SFEBES2008 Poster Presentations Clinical practice/governance and case reports (86 abstracts)
1Aberdeen Royal Infirmary, Aberdeen, UK; 2Raigmore Hospital, Inverness, UK.
Primary hyperparathyroidism is a common endocrine disorder. Diagnosis is more frequently made where calcium testing forms part of routine screening bloods. The clinical profile has shifted from a symptomatic disorder with hypercalcaemic symptoms, kidney stones and overt bone disease towards a more asymptomatic state. The National Institutes of Health (NIH) have produced guidelines on diagnosis and management of primary hyperparathyroidism but no UK guidelines are in existence.

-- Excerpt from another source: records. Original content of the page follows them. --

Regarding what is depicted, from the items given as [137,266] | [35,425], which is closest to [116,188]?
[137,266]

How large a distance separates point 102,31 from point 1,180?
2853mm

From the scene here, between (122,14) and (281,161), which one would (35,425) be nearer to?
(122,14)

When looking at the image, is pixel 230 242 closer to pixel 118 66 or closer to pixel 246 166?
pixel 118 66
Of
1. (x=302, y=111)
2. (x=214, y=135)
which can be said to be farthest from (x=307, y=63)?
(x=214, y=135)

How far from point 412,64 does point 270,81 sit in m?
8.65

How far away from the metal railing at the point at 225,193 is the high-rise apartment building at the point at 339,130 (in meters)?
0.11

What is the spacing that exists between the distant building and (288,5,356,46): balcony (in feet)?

We conducted a local audit into the diagnosis and management of primary hyperparathyroidism to ascertain the extent to which management differed from the NIH guidelines. Forty-eight patients with primary hyperparathyroidism diagnosed between 19802006 were identified (male:female 1:4.9).

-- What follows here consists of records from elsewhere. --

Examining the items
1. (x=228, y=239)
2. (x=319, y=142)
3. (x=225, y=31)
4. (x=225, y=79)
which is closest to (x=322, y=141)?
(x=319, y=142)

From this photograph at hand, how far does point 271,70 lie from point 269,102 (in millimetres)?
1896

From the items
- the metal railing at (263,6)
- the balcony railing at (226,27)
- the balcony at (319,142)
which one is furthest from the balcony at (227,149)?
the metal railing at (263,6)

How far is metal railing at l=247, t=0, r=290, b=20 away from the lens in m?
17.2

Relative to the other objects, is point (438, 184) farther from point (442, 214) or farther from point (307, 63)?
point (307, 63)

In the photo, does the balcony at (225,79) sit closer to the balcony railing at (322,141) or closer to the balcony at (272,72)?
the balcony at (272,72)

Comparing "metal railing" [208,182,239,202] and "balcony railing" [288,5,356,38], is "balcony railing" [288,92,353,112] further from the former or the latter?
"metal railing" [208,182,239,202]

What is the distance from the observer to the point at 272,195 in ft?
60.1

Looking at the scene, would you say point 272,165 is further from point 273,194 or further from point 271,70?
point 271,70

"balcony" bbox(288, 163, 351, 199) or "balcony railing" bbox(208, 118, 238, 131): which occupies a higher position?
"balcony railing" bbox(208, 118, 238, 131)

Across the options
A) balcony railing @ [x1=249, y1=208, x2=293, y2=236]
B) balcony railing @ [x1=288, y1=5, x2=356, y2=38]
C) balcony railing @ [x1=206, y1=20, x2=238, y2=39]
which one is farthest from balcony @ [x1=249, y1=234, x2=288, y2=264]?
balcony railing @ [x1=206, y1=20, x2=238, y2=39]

The NIH guidelines recommend ultrasound and/or sestamibi scanning for operative planning and these were performed in 73% (13/48) and 42% (20/48) of patients respectively. According to the NIH guidelines all patients should undergo DEXA scanning but only 25% (12/48) of our patients underwent DEXA scanning of which 11 (92%) were found to have osteoporosis or osteopenia.
About 24/48 (50%) patients underwent parathyroidectomy. When the NIH guidelines were applied retrospectively no patient had undergone surgery without meeting the guideline criteria. Of those patients that underwent parathyroidectomy 17/24 (70%) were found to have a parathyroid adenoma. All but 2 patients were cured and there was no significant mortality or morbidity.
This audit has highlighted local variance in management of primary hyperparathyroidism in relation to NIH guidelines although patients proceeding to surgery meet the recommendations outlined in the guidelines. We feel that this audit illustrates a role for local guidelines.